Write out only the tail of the records, beginning at the line containing "kingdom: Animalia" and including the last line, exactly as written.

[Collected data]
▬▬▬
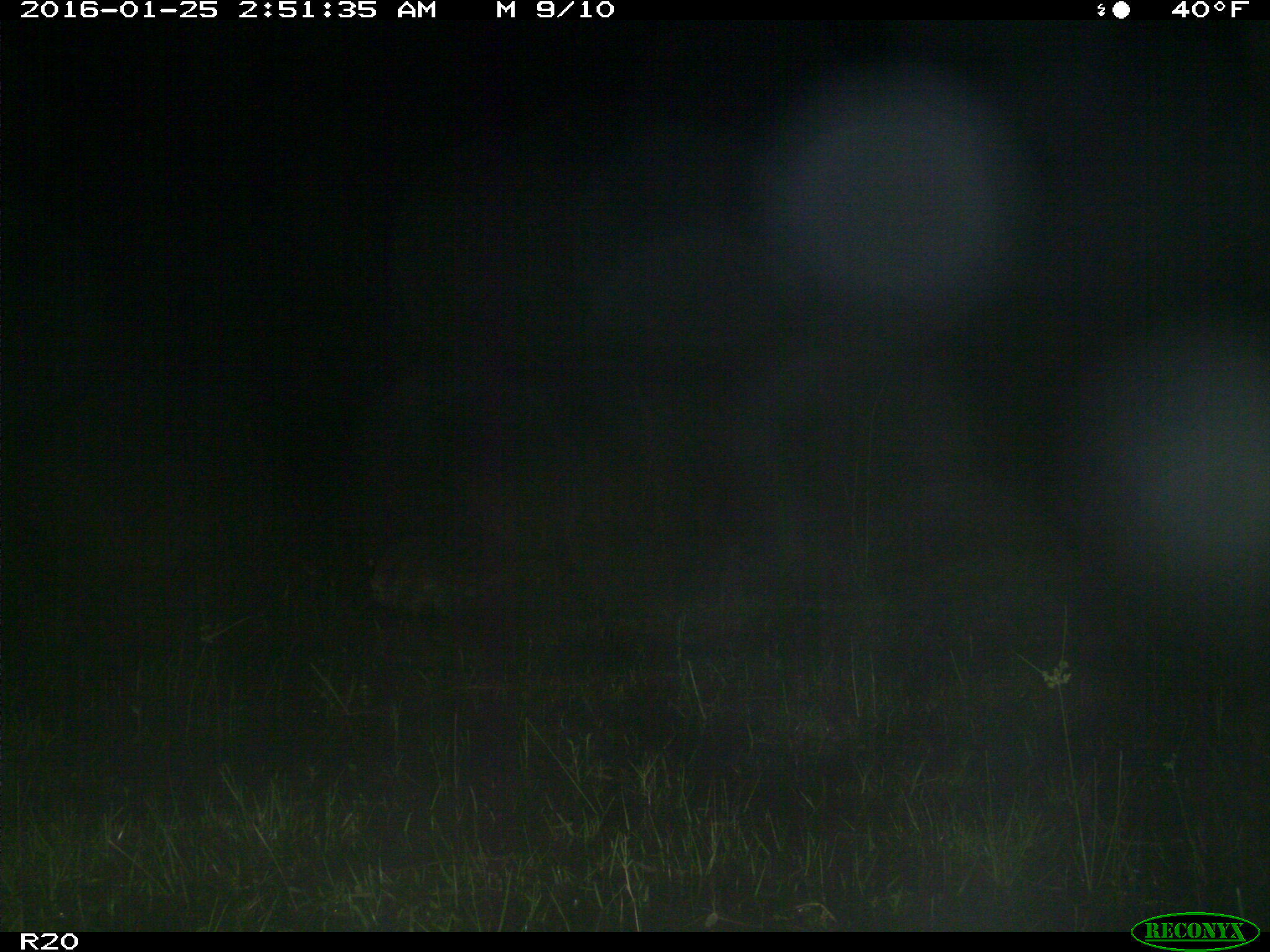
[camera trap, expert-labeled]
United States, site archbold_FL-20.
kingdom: Animalia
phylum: Chordata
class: Mammalia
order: Carnivora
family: Procyonidae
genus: Procyon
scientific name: Procyon lotor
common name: common raccoon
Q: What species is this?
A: Procyon lotor (common raccoon).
▬▬▬
__Result__:
kingdom: Animalia
phylum: Chordata
class: Mammalia
order: Carnivora
family: Procyonidae
genus: Procyon
scientific name: Procyon lotor
common name: common raccoon
Q: What species is this?
A: Procyon lotor (common raccoon).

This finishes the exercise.